§ Problem to solve:
Say how many of the lines below hold "California", writing the number and nothing more.

##### Records for processing #####

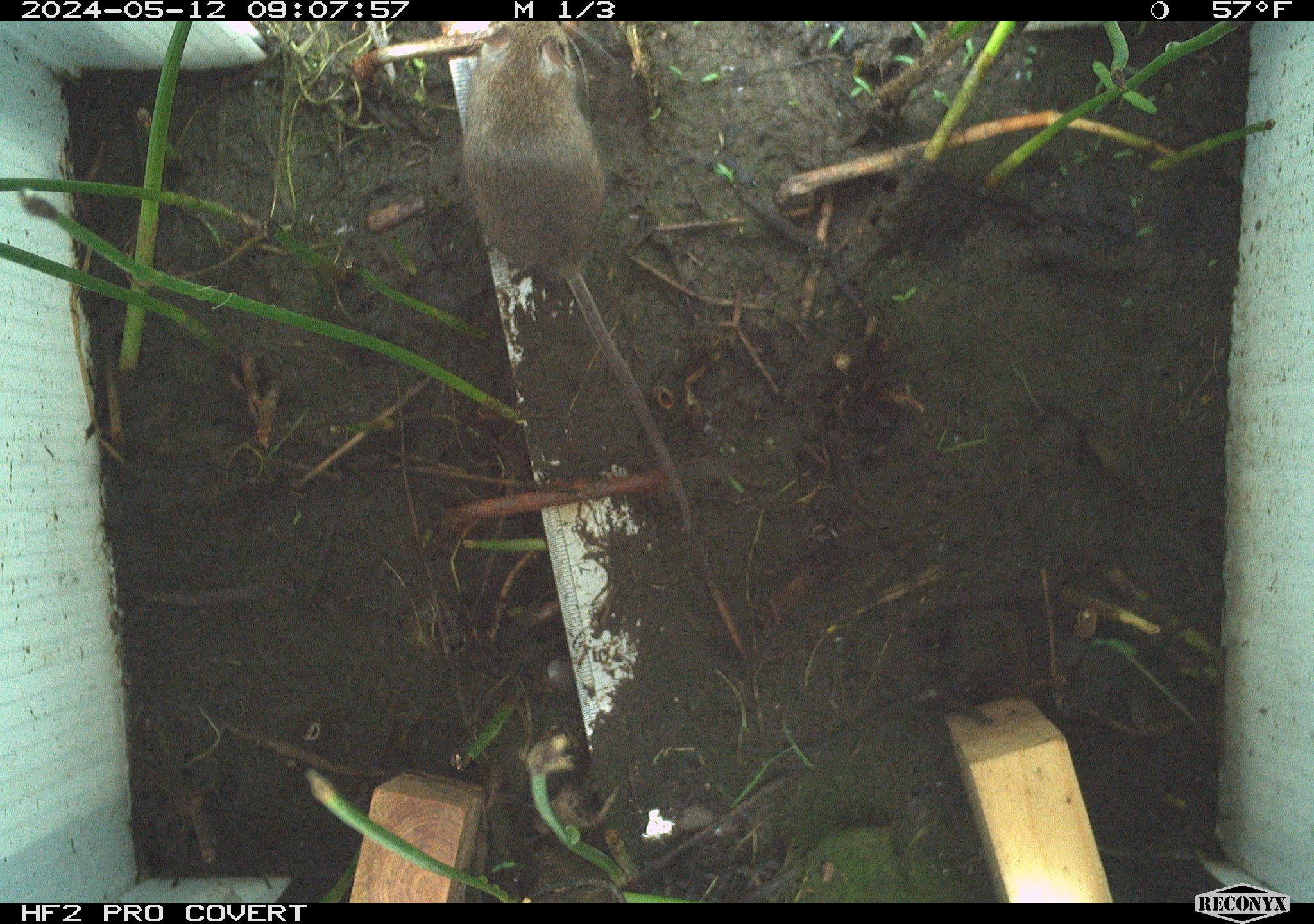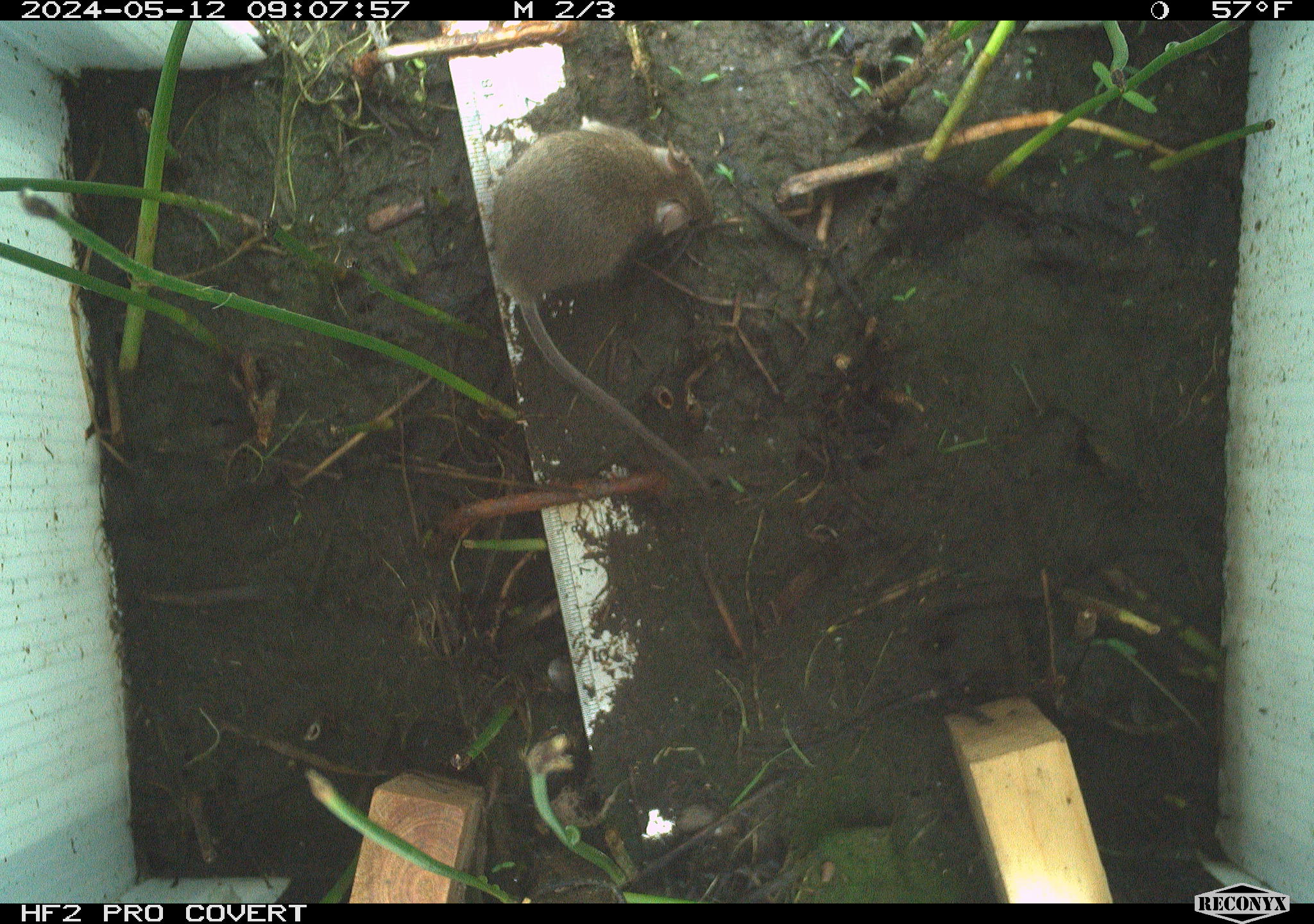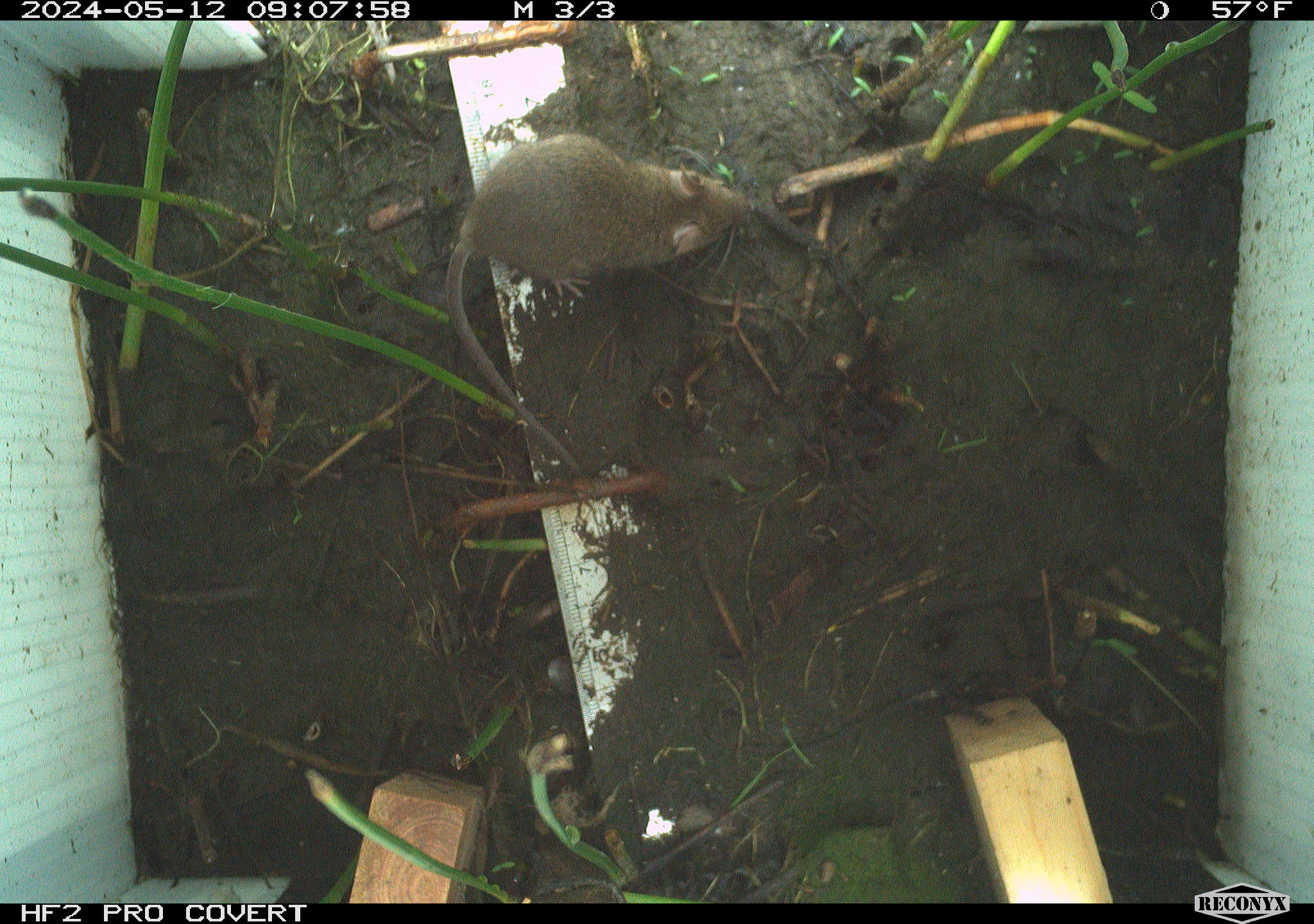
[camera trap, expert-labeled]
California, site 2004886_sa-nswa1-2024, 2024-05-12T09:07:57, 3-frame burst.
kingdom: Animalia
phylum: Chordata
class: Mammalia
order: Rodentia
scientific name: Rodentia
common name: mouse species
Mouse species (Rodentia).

#####
##### Records for processing #####

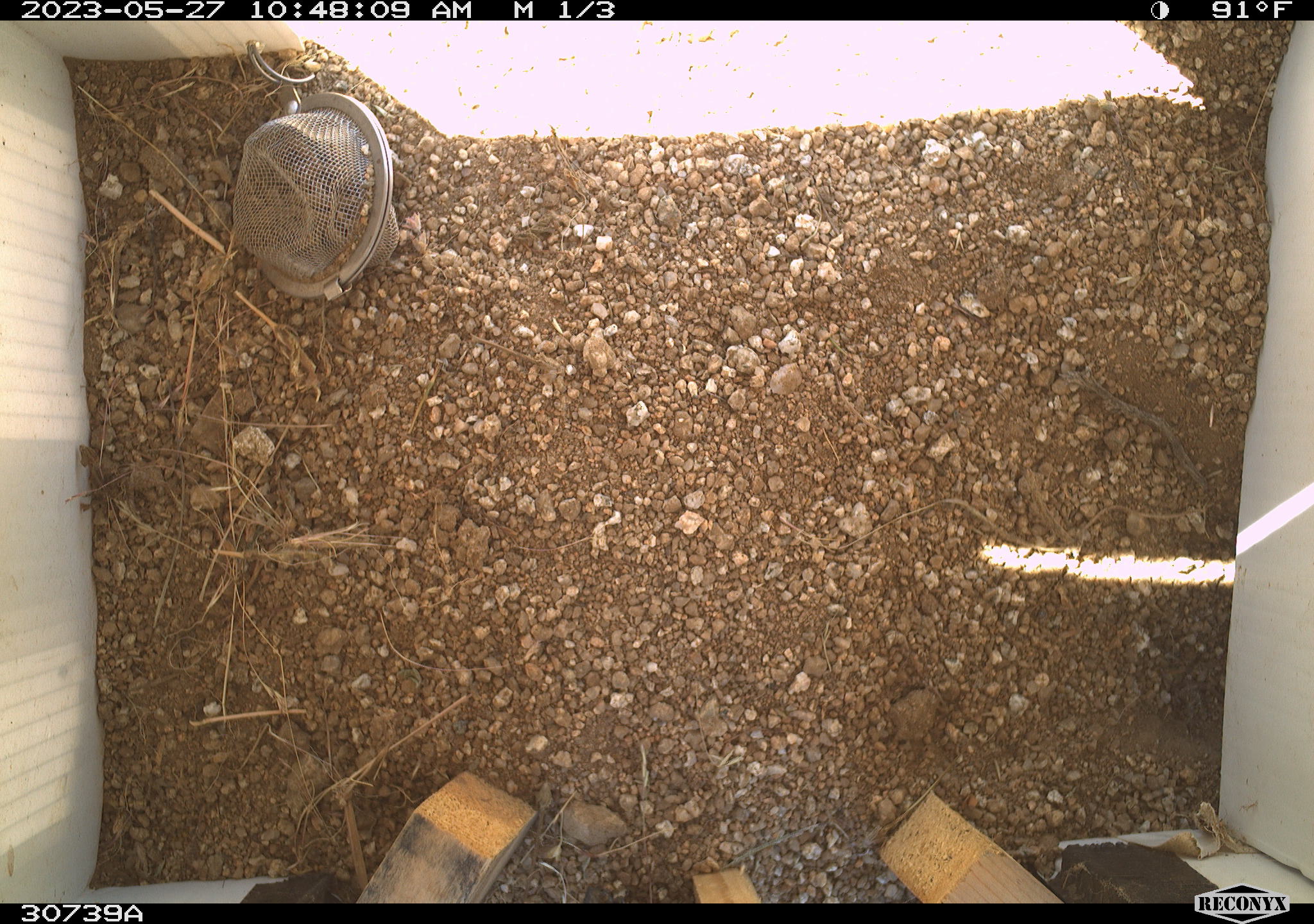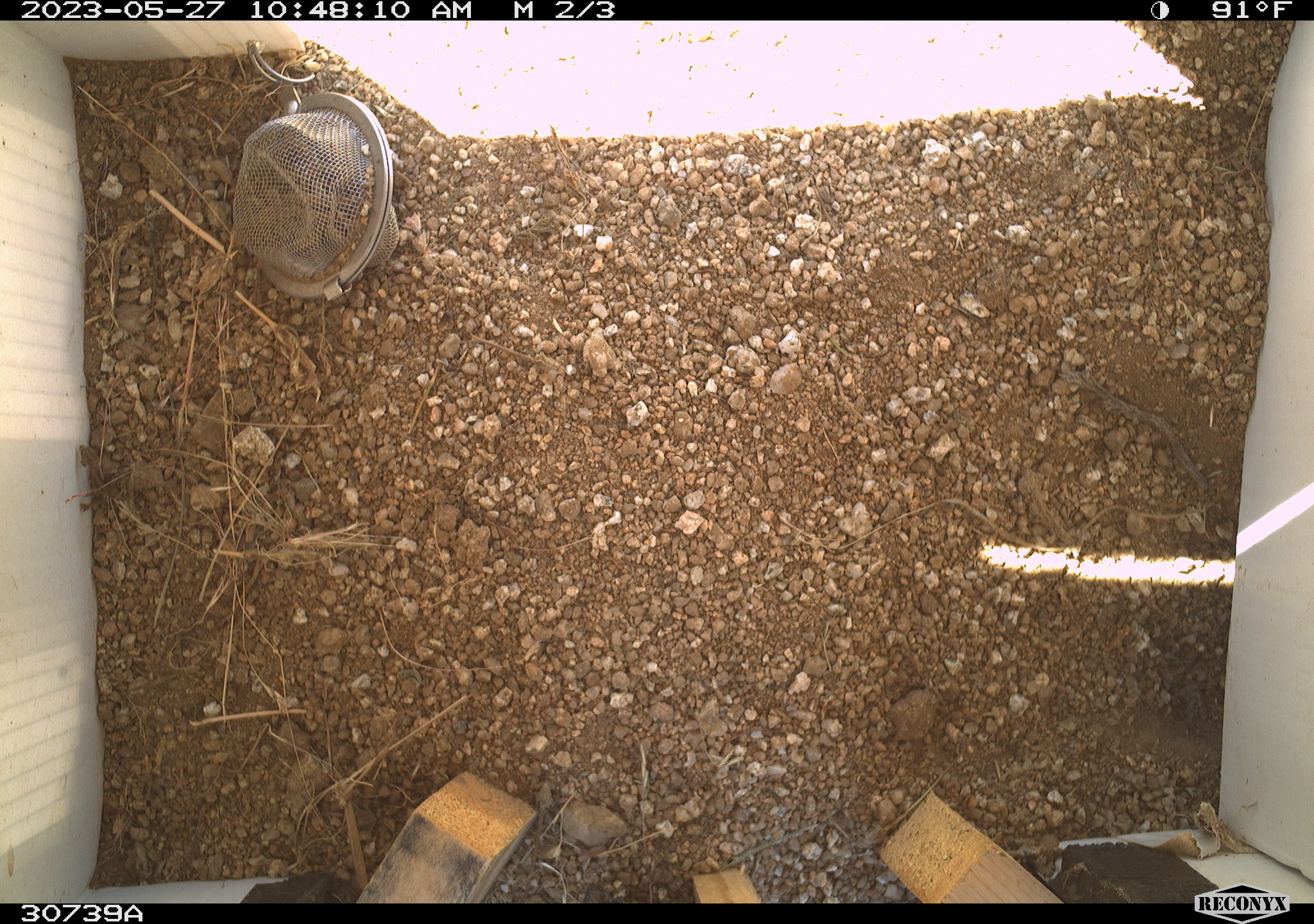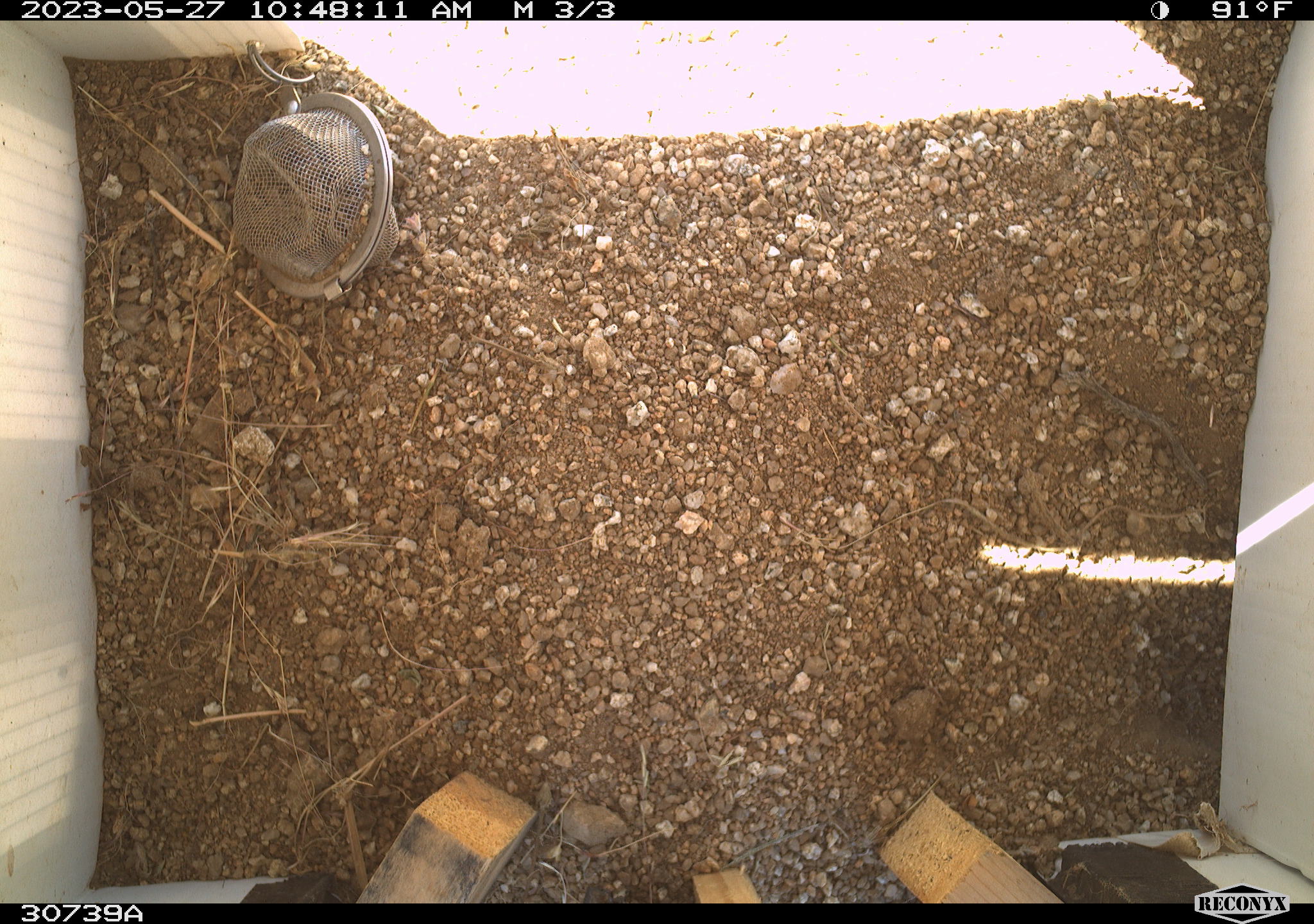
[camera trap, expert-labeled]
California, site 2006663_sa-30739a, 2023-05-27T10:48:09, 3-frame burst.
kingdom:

#####

§ Problem solution:
2